NORMAL COURSE ISSUER BID
Pursuant to a Notice of Intention to Make a Normal Course Issuer Bid dated June 25, 2015, the Company commenced a normal
course issuer bid (“NCIB”) to purchase up to 12 million common shares of the Company, representing approximately 2.5% of
the public float of common shares outstanding as of June 22, 2015. The purpose of the NCIB is to offset dilution from the
Company’s employee share purchase plan and an amendment to the Company’s equity incentive plan increasing the number of
shares available thereunder, both as approved by the shareholders of the Company on June 23, 2015.
Daily purchases are limited to 578,619 common shares, other than block purchases. The NCIB commenced on June 29, 2015
and will terminate on June 28, 2016 or on such earlier date as the Company may complete its purchases under the NCIB.
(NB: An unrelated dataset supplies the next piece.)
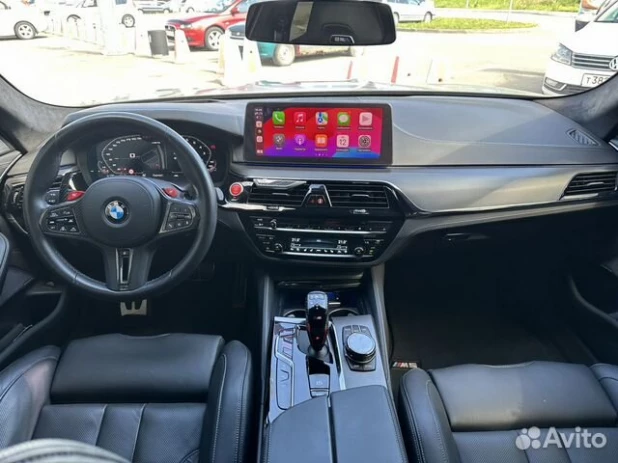 BMW M5 2020 года выпуска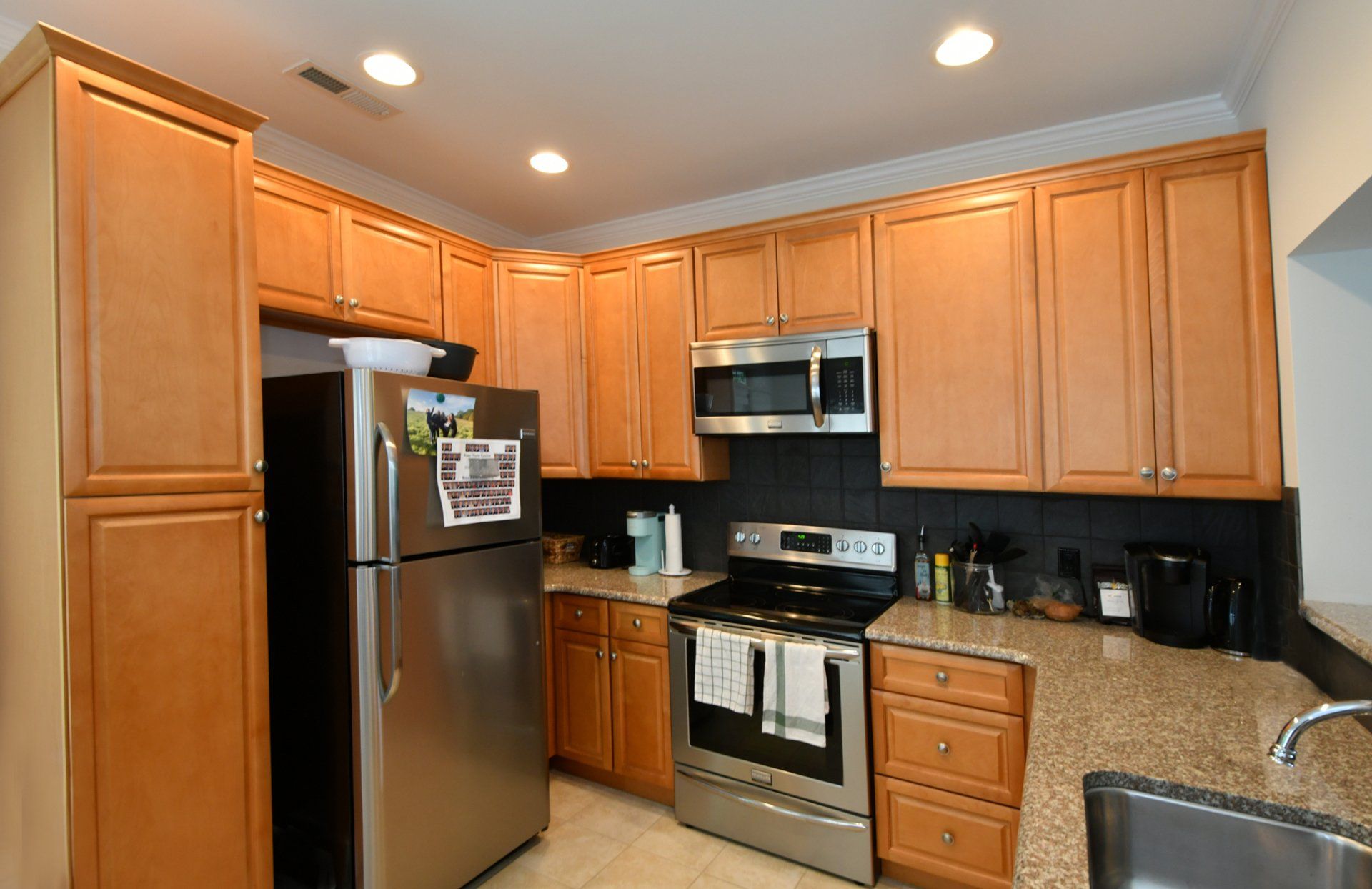 745 Yellowstone kitchen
On September 24, 2015, the Board authorized an increase in the number of common shares that may be purchased for
cancellation under the NCIB by up to 15 million common shares, subject to regulatory approval. On January 29, 2016 the
Company sought and received regulatory approval from the TSX to increase the maximum number of common shares that may
be repurchased from 12 million common shares to 27 million common shares, or 5.8% of the public float as of June 22, 2015.
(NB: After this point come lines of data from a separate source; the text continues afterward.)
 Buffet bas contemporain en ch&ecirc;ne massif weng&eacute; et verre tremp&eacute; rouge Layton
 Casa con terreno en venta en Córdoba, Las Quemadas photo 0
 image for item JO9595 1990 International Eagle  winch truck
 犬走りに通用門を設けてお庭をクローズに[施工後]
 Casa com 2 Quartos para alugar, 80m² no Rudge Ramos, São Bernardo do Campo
The Company also announced that it had entered into an automatic purchase plan with its designated broker to allow for
purchases of up to 2,685,524 common shares in connection with the NCIB.
During the year ended February 29, 2016, the Company repurchased 12,606,978 million common shares at a cost of
approximately $93 million. All common shares repurchased by the Company pursuant to the NCIB have been canceled.
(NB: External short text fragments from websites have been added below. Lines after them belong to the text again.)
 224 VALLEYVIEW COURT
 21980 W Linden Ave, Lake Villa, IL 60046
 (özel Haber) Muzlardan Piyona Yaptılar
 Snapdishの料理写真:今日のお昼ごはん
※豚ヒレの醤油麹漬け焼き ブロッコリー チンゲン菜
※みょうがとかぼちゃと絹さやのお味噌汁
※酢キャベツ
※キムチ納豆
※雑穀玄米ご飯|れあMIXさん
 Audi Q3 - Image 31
The actual number of shares to be purchased and the timing and pricing of any additional purchases under the NCIB will
depend on future market conditions and upon potential alternative uses for cash resources. There is no assurance that any
additional shares will be purchased under the NCIB and the Company may elect to modify, suspend or discontinue the program
at any time without prior notice.
DIRECTORS AND EXECUTIVE OFFICERS
As at the date hereof, the Company currently has a Board comprised of eight persons. Pursuant to a special resolution of
shareholders, the directors are authorized from time to time to increase the size of the Board and to fix the number of directors,
up to the maximum of 15 persons, as currently provided under the articles of the Company, without the prior consent of the
shareholders.
The Board has determined that each member of the Board except Mr. Chen is “independent” under the NASDAQ rules and
applicable securities law requirements.